=== Text excerpt ===

It's time to learn a thing or two about Peranakan cuisine

Relax, there’s no hydrogen cyanide left in the buah keluak seed by the time it ends up in your meal here. The seed is found inside the "football fruit" of the keluak tree native to the swamps of southeast Asia – and thanks to that volatile acid, is highly poisonous. So why is it on the menu at this Auburn eatery?

Here's why: they first boil down the seeds before burying them in ash for forty days. This allows them to ferment, and converts the flesh from a pale creamy colour to a midnight shade of black. Those seeds are the centrepiece of ayam buah keluak, a dark and spicy chicken stew fragrant with tamarind, turmeric and galangal.

Ayam buah keluak ($29.90) is a mainstay of Peranakan cuisine. And those seeds are unlike anything you will ever taste. You’ll get a crab picker to scrape out the meat from within the partially cracked seed. The flesh is ominously black, nutty and medicinal – with an unmistakeable bitterness.

You can try it for yourself at Peranakan Place, Sydney’s only restaurant dedicated to Peranakan cuisine. There’s not much signage out the front but the interiors are new and sparkling, filled with Peranakan trinkets and a smiling host who’s eager to explain everything.

=== Entries shown ===

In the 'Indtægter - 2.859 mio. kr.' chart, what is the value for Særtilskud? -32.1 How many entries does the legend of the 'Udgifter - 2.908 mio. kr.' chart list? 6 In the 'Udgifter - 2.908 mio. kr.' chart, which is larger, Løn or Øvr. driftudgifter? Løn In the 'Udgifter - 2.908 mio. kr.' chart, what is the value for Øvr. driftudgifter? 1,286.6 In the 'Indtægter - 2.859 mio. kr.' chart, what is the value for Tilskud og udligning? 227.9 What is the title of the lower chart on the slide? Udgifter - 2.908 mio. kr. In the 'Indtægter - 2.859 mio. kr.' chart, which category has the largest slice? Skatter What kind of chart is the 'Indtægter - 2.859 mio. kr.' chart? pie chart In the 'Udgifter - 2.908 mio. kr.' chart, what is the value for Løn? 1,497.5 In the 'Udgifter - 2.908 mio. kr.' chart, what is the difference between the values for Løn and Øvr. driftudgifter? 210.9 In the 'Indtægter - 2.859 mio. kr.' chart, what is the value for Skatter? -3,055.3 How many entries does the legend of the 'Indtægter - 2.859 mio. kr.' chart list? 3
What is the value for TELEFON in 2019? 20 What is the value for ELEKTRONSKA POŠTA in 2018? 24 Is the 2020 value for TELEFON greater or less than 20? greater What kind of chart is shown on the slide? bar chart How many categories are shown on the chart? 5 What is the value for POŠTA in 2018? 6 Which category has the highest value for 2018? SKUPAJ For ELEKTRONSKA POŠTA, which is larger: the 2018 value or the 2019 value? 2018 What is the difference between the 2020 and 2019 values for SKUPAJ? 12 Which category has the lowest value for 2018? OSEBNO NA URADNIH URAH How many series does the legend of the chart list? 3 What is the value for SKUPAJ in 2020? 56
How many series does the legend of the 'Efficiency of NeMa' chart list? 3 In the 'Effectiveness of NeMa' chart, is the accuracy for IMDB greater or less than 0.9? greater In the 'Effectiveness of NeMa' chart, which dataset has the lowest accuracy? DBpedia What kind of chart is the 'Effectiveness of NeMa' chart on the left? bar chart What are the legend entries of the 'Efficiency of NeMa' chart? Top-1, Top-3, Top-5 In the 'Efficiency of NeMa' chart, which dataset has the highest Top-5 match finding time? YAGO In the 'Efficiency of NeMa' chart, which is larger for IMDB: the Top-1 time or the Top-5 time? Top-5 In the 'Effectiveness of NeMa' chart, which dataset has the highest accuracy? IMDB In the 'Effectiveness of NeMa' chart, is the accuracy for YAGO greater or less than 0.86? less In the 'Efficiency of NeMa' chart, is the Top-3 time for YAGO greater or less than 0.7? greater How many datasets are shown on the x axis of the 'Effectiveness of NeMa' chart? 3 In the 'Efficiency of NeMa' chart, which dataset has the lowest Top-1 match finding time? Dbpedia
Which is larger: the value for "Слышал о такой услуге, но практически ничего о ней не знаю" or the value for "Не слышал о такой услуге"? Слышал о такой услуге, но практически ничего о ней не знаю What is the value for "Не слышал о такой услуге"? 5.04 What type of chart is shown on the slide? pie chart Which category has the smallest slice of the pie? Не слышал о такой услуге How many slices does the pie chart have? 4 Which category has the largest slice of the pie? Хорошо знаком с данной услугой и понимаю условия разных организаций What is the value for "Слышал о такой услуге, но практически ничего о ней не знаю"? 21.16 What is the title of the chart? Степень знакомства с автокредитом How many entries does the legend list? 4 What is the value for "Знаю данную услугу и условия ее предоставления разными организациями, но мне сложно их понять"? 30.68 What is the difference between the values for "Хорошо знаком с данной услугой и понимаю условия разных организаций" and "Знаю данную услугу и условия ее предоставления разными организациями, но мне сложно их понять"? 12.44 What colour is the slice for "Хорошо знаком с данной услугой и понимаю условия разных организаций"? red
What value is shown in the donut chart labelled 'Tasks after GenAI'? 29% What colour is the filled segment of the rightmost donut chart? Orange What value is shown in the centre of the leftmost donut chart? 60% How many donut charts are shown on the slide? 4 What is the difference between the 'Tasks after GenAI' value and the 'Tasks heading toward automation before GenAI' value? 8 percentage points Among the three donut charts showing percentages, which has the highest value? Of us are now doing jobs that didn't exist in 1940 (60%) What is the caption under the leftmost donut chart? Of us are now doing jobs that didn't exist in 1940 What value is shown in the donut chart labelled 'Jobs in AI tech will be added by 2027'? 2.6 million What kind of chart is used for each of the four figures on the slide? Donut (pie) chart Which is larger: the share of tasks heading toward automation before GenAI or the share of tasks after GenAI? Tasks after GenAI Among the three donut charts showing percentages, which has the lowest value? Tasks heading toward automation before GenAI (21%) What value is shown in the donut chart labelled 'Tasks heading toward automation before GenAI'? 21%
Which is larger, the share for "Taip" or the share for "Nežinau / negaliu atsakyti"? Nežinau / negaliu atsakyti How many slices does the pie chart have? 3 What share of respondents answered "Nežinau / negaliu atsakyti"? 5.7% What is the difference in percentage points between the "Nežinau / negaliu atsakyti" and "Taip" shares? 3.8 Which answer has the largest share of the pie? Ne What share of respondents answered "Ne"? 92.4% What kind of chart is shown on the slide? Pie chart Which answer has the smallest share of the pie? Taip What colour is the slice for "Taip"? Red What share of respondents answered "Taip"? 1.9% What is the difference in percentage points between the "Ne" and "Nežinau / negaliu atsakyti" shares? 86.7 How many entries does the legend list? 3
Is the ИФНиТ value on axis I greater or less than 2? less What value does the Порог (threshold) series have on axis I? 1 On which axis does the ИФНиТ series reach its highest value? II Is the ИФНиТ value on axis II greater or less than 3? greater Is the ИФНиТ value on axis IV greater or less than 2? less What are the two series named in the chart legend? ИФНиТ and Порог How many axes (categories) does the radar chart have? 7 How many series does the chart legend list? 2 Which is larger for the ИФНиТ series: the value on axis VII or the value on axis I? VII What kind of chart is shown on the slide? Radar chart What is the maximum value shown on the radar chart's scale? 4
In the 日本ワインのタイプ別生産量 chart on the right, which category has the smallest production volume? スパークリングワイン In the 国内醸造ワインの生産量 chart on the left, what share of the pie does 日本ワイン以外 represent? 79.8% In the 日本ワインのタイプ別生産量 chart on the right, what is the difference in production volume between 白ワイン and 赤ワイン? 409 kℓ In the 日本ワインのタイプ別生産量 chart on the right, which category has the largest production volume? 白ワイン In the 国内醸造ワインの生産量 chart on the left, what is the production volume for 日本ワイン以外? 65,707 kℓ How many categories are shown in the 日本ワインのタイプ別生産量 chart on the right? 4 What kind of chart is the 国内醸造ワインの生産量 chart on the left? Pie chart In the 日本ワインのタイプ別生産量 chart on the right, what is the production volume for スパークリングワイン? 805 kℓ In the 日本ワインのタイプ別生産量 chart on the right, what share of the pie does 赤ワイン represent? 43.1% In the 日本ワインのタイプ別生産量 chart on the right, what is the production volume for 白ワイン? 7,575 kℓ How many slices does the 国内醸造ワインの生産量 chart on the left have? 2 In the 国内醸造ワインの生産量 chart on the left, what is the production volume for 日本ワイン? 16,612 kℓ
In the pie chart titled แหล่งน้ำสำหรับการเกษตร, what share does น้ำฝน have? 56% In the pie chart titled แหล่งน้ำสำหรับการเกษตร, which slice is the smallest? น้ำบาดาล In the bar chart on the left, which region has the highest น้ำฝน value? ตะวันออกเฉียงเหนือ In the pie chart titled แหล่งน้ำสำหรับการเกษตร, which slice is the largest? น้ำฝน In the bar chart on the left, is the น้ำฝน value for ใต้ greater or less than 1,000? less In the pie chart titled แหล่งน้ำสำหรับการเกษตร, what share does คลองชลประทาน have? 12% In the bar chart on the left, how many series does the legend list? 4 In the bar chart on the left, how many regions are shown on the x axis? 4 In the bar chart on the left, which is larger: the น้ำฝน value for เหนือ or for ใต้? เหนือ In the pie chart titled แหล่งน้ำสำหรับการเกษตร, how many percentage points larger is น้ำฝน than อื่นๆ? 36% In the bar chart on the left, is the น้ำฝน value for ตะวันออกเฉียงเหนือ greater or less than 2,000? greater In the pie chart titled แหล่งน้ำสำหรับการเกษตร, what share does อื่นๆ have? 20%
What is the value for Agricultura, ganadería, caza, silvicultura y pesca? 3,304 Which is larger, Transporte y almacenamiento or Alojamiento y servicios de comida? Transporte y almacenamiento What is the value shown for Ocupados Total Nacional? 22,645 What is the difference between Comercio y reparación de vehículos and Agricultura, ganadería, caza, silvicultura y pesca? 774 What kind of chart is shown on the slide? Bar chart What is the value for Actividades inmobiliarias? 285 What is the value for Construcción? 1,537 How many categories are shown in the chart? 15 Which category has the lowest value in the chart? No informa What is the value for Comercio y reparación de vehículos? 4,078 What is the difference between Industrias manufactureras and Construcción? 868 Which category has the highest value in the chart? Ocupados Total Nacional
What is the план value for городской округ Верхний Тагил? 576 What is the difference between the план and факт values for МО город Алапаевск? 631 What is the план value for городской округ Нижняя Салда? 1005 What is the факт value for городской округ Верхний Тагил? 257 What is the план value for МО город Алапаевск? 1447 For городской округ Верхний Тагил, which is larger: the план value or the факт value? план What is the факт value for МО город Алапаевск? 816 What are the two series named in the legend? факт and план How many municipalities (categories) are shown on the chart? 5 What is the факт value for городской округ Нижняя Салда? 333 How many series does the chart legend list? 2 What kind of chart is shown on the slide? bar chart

===

» Actions to take:
(1) List the three ingredients that the Peranakan cuisine article says make ayam buah keluak fragrant.
(2) According to the Peranakan cuisine article, how long are the boiled buah keluak seeds buried in ash?
(3) Pick up the Peranakan cuisine article after its last sentence and keep writing.
The listing above is separate material, apart from the Peranakan cuisine article.

» Responses by task:
(1) Tamarind, turmeric, galangal

(2) Forty days.

(3)
Like, for instance, what is Peranakan food? It’s the distinct strain of Malay Chinese cuisine which evolved in the 15th and 16th centuries in Malaysia and Singapore when Chinese immigrants integrated their food with that of the locals. Also known as Nonya food – nonya means aunty in Peranakan – the cuisine fuses Chinese ingredients with Malaysian spices. That means a little coconut milk here, a feisty wad of shrimp paste there.

There are plenty of less intimidating dishes on the menu, too. The shrimp paste fried chicken wings ($6.90 for four) are boosted by a salty prawn intensity that makes you lust after more. Pie tee ($9.90 for four) is another classic Peranakan dish. Little top hats of deep-fried pastry get turned upside and filled with cooked turnip shreds, prawn and coriander.

Splurge on the coconut rice and have it with babi pongteh ($16.90), a comforting stew of gelatinous pork trotters cooked with chestnuts and shiitake mushrooms.

Go hard on the durian custard for desserts, either served in a choux pastry puff or drizzled over sticky rice. It’s also worth checking out the pulot hitam, a rice pudding made with chewy black rice sweetened with palm sugar and decorated with coconut cream. And here endeth the lesson in Peranakan food.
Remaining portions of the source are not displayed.